* **Problem to work on**
Reproduce the passage of the seminar abstract on gene networks between "The amount of" and "for gene networks.", inclusive.

[Document segment Boundary: Start]

Dr. A.D.J. van Dijk
Applied Bioinformatics group and the Mathematical and Statistical Methods group of Wageningen University & Research
J Schell seminar room
UGent-VIB Research Building FSVM
9052 Zwijnaarde (Gent)
The amount of genomic data is growing rapidly, but our understanding of how the encoded genes perform their biological role lags behind. To contribute to this understanding, our research aims to obtain predictive models to analyse the relation between genes and traits, with a central role for gene networks.
We developed a gene function prediction approach, which uses networks such as co-expression networks, allowing to mitigate the often-used hypothesis that sequence-similarity between genes in different species indicates involvement in similar biological processes. Applications of the method include prediction of yeast gene functions, analysis of human disease genes, and comparison between gene functions in different plants. Detailed analysis of the input network used, indicates that "pruning" of highly connected nodes in a network has a positive effect on prediction performance. This is related to the tendency of hubs to have lower similarity to their neighbours compared to less well connected nodes. Integration of Quantitative Trait Locus (QTL) and Genome Wide Association Study data with gene function predictions leads to improved prediction performance. Moreover, predicted gene functions can be used to prioritize candidate genes in QTL regions, i.e., to find the most likely causal candidate gene underlying the trait of interest.
In addition to predicting what function genes perform, networks also enable to analyse how genes perform their function. Towards that end, we have been working on combining static statistical network models with dynamic network models. Focusing on flowering time regulation, we developed a dynamic model for a network of eight transcription factors involved in this process. This small network model was connected to a much larger network model for the various upstream genes involved in receiving environmental and endogenous signals. Data available for these genes consists of large amounts of gene expression data, typically of a static nature. Our approach is to use for the upstream network a Bayesian Network model, which we connect with the dynamic model. We demonstrate the predictive power of this approach by comparison with mutant data. This shows that the intricate network regulating flowering time can be successfully modelled by our approach, helping to understand how various genes collaborate in order to perform their biological role.
Dr. A.D.J. (Aalt-Jan) van Dijk performed his PhD in computational structural biology at Utrecht University (2006). He then moved to plant bioinformatics and systems biology, joining the Applied Bioinformatics group and the Mathematical and Statistical Methods group of Wageningen University & Research. His research involves mathematical modelling and statistical analysis of gene networks, and bioinformatics analysis of protein and DNA sequences. This involves development of algorithms as well as application to various types of biological datasets. His current research focus is on gene function prediction.

[Document segment Boundary: End]
[Given data Boundary: Start]

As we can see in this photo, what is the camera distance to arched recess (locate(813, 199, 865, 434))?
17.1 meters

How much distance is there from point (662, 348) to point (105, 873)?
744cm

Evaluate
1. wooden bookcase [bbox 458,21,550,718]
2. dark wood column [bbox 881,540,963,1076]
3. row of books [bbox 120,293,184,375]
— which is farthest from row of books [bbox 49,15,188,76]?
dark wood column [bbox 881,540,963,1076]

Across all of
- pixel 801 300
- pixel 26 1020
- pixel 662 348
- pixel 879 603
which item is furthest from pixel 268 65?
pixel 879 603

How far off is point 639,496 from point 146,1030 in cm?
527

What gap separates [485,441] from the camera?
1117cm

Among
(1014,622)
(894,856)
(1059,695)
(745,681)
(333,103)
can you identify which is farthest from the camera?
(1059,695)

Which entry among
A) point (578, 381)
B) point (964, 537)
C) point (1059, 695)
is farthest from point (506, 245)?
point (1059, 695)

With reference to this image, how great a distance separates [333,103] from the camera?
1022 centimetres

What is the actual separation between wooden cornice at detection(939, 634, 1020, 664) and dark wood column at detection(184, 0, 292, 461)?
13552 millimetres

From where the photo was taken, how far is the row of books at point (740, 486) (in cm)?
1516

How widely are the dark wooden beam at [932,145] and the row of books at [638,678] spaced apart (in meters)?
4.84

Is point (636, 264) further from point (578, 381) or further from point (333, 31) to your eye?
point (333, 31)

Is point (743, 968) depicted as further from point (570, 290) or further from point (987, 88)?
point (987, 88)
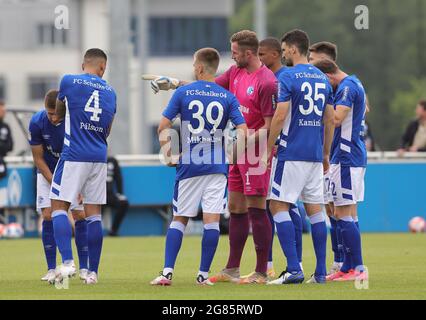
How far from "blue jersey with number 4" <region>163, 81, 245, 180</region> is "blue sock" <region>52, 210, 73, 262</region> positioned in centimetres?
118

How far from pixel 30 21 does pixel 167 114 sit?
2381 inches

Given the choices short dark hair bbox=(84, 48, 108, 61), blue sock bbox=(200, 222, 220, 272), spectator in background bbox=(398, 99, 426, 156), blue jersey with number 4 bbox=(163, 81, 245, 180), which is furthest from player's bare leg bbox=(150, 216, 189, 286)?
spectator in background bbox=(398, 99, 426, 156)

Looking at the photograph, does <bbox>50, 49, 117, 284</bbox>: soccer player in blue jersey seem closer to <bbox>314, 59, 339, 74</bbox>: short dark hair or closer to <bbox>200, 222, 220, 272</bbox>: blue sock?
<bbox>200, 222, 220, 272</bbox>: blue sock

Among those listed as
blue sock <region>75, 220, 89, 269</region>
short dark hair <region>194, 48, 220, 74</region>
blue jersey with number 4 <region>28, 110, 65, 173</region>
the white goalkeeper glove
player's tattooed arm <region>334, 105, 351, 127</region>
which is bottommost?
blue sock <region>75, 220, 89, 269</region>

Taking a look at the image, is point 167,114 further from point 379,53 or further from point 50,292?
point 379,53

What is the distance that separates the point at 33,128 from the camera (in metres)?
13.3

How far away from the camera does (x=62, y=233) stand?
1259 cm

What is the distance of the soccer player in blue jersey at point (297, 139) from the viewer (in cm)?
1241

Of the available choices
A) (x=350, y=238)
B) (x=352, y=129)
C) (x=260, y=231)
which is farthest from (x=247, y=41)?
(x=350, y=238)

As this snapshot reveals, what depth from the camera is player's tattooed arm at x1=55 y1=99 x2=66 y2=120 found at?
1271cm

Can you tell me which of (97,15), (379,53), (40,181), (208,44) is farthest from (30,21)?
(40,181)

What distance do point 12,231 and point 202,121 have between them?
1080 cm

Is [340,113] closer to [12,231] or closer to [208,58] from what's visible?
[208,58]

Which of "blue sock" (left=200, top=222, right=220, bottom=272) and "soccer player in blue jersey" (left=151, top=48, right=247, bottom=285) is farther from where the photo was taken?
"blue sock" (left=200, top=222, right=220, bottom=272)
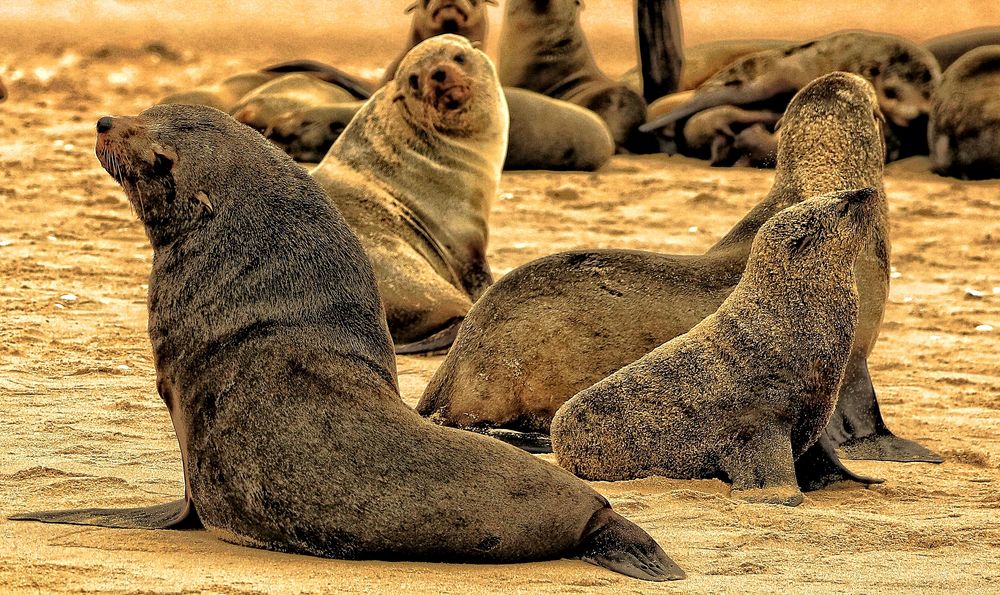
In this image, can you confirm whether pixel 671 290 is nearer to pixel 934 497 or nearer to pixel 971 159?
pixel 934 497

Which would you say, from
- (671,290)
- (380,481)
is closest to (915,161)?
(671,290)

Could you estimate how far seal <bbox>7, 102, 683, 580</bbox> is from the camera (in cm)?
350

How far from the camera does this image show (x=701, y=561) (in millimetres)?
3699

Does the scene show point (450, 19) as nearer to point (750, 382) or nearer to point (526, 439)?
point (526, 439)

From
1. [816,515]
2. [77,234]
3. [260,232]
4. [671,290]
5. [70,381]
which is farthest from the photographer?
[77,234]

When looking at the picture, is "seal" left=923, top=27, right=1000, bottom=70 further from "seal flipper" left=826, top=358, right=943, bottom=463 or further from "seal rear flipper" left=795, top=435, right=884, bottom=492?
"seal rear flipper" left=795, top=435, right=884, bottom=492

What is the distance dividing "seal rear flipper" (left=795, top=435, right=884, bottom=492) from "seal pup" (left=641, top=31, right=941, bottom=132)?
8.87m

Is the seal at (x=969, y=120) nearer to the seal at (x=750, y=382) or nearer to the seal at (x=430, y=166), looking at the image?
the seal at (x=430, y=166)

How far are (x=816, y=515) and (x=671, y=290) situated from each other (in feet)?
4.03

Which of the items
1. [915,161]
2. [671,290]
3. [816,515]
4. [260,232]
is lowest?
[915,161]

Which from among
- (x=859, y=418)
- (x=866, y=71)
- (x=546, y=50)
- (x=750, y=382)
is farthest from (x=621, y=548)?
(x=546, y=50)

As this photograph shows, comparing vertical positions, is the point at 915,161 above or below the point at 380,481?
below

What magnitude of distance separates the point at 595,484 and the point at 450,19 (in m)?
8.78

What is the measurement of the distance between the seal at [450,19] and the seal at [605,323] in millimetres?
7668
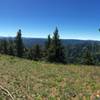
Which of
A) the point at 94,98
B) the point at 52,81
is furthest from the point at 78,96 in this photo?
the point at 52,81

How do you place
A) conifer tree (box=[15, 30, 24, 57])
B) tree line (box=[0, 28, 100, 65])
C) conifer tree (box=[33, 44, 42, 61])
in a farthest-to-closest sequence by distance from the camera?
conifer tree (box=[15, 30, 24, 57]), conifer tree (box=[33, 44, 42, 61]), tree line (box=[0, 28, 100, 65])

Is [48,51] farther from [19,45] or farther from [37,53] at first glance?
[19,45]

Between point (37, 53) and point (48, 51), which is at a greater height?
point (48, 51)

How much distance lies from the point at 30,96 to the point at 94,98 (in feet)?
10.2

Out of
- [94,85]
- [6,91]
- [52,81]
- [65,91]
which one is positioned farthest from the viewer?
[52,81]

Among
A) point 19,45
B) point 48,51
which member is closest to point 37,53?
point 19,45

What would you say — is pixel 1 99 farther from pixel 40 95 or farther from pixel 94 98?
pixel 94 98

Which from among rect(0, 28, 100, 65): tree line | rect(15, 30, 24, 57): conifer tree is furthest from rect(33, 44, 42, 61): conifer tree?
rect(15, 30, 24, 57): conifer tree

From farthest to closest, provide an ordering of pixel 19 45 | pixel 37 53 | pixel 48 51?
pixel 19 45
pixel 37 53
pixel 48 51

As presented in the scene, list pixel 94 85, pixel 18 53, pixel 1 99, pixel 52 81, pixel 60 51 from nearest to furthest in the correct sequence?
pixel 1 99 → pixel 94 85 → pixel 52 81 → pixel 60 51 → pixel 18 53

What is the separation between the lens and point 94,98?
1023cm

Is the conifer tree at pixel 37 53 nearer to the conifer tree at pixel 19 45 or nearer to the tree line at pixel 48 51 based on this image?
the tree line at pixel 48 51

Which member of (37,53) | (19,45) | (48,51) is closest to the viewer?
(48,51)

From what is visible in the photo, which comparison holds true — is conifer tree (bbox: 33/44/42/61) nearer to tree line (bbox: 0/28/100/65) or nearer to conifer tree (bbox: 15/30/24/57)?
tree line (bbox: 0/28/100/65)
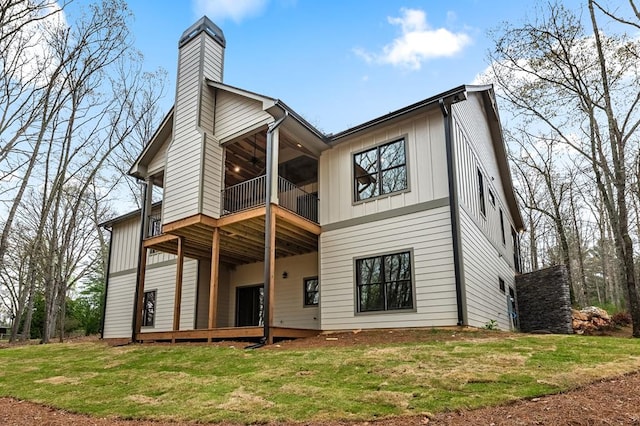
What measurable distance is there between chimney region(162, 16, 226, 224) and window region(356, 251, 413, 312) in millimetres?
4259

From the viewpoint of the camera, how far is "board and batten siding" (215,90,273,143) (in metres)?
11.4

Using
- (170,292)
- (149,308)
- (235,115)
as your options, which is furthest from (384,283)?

[Given data Boundary: End]

* **Response to this task**
The amount of genomic data is growing rapidly, but our understanding of how the encoded genes perform their biological role lags behind. To contribute to this understanding, our research aims to obtain predictive models to analyse the relation between genes and traits, with a central role for gene networks.